The city of St. Pete Beach, Fla., has filed suit against five residents who say they are opposed to a redevelopment plan officials claim will increase population and tax bases.

In what appears to be another case of eminent domain, with the city claiming an unchallengeable right to redevelop the quiet beachfront community, officials say they retained legal services after the rebellious residents collected signatures on a petition demanding the issue be put to a vote, WTSP-TV in Tampa-St. Petersburg reported yesterday.

According to the city’s charter, citizens can call for a vote on “any adopted ordinance,” but city officials decided to sue because they say the state won’t allow citizens the right to vote on a redevelopment plan like the one under consideration.

What’s more, they have denied they are using taxpayer funds to sue taxpayers.

“It’s not about suing citizens,” Mike Bonfield, St.

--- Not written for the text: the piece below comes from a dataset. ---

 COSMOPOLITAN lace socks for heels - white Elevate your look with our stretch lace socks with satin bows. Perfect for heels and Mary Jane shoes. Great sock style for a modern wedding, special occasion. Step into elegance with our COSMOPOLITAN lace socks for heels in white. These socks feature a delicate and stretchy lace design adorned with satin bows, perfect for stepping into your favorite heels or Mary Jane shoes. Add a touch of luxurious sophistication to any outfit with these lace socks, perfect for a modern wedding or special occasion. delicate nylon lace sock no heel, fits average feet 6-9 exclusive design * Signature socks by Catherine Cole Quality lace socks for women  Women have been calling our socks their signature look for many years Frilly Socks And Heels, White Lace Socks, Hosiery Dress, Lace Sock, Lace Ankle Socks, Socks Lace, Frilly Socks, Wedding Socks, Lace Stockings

Pete Beach city manager, told WTSP. But, he admitted, “that’s the only legal mechanism we have in the legal system.

But Linda Chaney, one of the five residents behind the petition drive, said city officials “are using the unlimited funds of the taxpayers dollars to stop the taxpayers from voting and expressing their will on their own city.”

Bonfield repeated, however, “it is not a matter of suing people, it’s making sure what is put in front of the residents is valid.”

Chaney remained undeterred.

“All we are asking as citizens is the right to vote on changes for our city so it is for the betterment of our entire community not a few select developers and land owners,” she told the TV station.

The St. Pete Beach case is one of several eminent domain cases after a key U.S. Supreme Court decision last June which gave governments more power to seize private properties for development purposes.

In the Kelo v. City of New London decision, the high court ruled 5-4 officials of the Connecticut enclave were allowed to take control of several properties in order to clear the way for a hotel and several high-priced condominiums expected to generate more tax revenue for the city.

Until that decision, the parameters of eminent domain in the U.S. generally were defined by the Fifth Amendment to the Constitution, which forbids the taking of “private property … for public use, without just compensation.” But justices ruled that the Constitution does not specifically prohibit invocation of eminent domain powers to further economic development goals.

Because of the ruling, however, some states and the U.S. House of Representatives are acting to curb what supporters say are eminent domain abuses fostered by the high court decision.

The U.S. House has passed the “Private Property Rights Restoration Act,” while lawmakers in other states such as Missouri and Indiana are considering similar legislation.